The mission of the Women's Studies program is to stimulate an on-going campus-wide examination of diversity issues focused on but not limited to gender, provide students with a critical framework with which to examine themselves and their society, promote interdisciplinary research that incorporates the social construction of gender, and prepare students for careers in women's organizations or service agencies. This mission is addressed by a faculty drawn from sixteen departments in three colleges.
Women's Studies courses require students to read, write, discuss, and think critically. In addition, they invite and sometimes require that students link knowledge to social action appropriate to the needs of either the University or local community. Materials drawn from the arts, humanities, social sciences, sciences, and human service professions as well as from people of different gender, social class, race, age, ethnicity, nationality, and sexual identity require students to examine how the social construction of gender has affected their own choices in life as well as the distribution of power and resources in society. The instructional methods used place emphasis on the active involvement of students and explicitly value knowledge gained through life experiences in addition to the knowledge base of the discipline.
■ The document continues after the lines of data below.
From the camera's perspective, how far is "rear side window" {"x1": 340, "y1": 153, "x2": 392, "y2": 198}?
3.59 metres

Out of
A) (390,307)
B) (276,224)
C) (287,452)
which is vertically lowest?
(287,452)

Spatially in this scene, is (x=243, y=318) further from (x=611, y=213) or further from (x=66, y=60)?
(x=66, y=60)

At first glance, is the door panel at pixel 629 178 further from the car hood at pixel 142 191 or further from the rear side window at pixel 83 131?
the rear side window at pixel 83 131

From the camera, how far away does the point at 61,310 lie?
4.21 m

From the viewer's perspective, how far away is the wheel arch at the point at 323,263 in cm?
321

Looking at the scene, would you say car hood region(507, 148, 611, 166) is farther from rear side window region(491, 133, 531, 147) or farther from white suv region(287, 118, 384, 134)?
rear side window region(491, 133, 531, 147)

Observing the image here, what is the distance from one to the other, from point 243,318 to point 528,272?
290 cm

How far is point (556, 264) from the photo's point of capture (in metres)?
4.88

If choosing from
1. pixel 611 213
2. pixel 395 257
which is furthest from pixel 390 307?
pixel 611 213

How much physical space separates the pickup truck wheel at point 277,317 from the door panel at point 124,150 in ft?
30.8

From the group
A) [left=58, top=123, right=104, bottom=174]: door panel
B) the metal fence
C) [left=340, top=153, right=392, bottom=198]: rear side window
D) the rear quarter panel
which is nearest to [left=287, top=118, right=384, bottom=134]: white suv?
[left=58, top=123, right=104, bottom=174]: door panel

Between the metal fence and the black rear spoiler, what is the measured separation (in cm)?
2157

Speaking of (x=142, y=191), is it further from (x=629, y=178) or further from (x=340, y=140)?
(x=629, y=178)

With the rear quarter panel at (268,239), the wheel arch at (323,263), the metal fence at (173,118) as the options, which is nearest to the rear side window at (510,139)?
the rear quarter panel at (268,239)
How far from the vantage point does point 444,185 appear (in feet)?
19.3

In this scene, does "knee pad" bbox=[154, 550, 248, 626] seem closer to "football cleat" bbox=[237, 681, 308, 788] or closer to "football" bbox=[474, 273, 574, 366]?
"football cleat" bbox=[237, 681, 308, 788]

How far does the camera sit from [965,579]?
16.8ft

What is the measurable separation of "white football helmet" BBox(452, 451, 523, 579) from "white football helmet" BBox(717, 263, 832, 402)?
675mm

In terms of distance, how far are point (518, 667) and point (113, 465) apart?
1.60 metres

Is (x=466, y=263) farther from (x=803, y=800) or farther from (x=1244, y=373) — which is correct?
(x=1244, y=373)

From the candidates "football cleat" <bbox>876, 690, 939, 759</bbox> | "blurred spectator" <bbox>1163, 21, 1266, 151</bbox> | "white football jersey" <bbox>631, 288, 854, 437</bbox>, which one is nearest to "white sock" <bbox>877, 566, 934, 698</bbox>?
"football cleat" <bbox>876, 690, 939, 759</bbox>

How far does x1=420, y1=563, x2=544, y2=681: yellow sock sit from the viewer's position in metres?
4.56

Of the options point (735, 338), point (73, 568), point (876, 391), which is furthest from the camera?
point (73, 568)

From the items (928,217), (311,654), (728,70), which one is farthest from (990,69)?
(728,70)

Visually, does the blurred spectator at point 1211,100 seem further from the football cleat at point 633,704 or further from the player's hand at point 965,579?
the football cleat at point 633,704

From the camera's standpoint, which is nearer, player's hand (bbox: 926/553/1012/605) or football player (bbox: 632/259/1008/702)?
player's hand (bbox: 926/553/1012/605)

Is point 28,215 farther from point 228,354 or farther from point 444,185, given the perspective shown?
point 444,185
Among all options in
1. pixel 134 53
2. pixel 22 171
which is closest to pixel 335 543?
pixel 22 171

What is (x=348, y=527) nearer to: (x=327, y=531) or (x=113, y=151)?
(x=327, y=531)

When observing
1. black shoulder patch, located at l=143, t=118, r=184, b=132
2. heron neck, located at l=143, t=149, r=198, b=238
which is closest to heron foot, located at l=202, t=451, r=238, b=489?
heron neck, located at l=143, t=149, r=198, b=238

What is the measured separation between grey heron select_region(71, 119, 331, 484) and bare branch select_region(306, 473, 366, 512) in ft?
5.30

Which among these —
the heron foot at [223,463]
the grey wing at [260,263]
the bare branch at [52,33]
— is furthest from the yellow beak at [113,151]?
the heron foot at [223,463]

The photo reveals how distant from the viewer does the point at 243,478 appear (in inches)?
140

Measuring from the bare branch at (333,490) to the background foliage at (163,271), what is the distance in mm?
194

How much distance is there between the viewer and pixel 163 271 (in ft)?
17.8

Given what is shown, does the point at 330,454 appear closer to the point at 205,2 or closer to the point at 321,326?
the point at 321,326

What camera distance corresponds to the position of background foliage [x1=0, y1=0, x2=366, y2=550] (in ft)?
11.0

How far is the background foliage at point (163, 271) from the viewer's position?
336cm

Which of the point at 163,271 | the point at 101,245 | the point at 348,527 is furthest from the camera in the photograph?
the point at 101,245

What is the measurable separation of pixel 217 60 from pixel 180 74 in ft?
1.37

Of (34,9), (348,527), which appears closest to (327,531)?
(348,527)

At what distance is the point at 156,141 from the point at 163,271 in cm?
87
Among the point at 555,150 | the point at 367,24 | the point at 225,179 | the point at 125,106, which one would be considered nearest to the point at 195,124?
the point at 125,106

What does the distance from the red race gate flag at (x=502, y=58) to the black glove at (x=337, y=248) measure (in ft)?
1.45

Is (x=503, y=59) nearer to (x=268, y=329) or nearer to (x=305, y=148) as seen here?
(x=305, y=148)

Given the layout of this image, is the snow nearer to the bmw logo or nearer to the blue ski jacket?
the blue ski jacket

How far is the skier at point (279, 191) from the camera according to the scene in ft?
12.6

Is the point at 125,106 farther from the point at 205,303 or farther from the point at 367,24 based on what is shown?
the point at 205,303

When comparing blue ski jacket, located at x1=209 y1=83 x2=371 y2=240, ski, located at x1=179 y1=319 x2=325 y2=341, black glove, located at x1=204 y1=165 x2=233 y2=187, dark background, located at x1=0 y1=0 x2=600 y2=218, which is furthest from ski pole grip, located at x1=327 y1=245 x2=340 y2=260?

The Women's Studies program serves the general student population through the provision of one introductory and two upper-level courses approved for general education credit as well as through cross-listed courses from fifteen different departments. The introductory course serves approximately 600 students per year. The two upper-level courses approved for general education serve about sixty students per year. Eight to ten cross-listed courses available each semester serve another 600 students each year. Students who choose to add a concentration in Women's Studies to their academic program can complete a minor (15 credit hours), secondary major (24 credit hours), and/or graduate certificate (12 credit hours). Sixty students are working toward a minor and forty students are working toward the secondary major. Eight graduate students are working on the graduate certificate. Both undergraduate programs require courses from at least two disciplines other than Women's Studies. The graduate certificate requires an interdisciplinary seminar on feminist thought and practice.
Research conducted by members of the Women's Studies faculty collectively contributes to the scholarship of knowledge, instruction, and application. With regard to knowledge, research addresses: (1) the addition of new knowledge through the examination of women as a separate population, (2) the development of critical perspectives through the examination of women's involvement and influence in society, and (3) the integration of emerging theory on gender into the knowledge base that underlies the University's academic program. With regard to instruction, research addresses the critical thinking skills and competencies needed by students in order to understand and evaluate gender-based perspectives of social organizations and society. Finally, faculty affiliated with the human services profession conduct research on the need for, impact, and effectiveness of a wide range of social agencies, including schools, crisis intervention centers, life skills programs for women on welfare, etc. A wide range of research frameworks are both respected and valued. The intended consumers of research include individuals, social organizations, and communities as well as those who work in traditional academic fields.
Service is emphasized in the Women's Studies Program. All faculty members are expected to contribute to the routine governance of the program, college, and university though committee assignments and to their academic discipline through participation in regional, national, and international meetings. Women's Studies faculty members also serve as a resource to University efforts to reflect on its own programs, practices, and governing structures in terms of diversity. Faculty members serve on the President's Commission on the Status of Women, Gender Equity Committee, University Campaign for Non-Violence, and Ordinary Women (a student organization). In addition, faculty members routinely make presentations on women's issues to student organizations and living groups. Finally, faculty members serve the local community through affiliation with or direct service to agencies such as the Women's Crisis Center.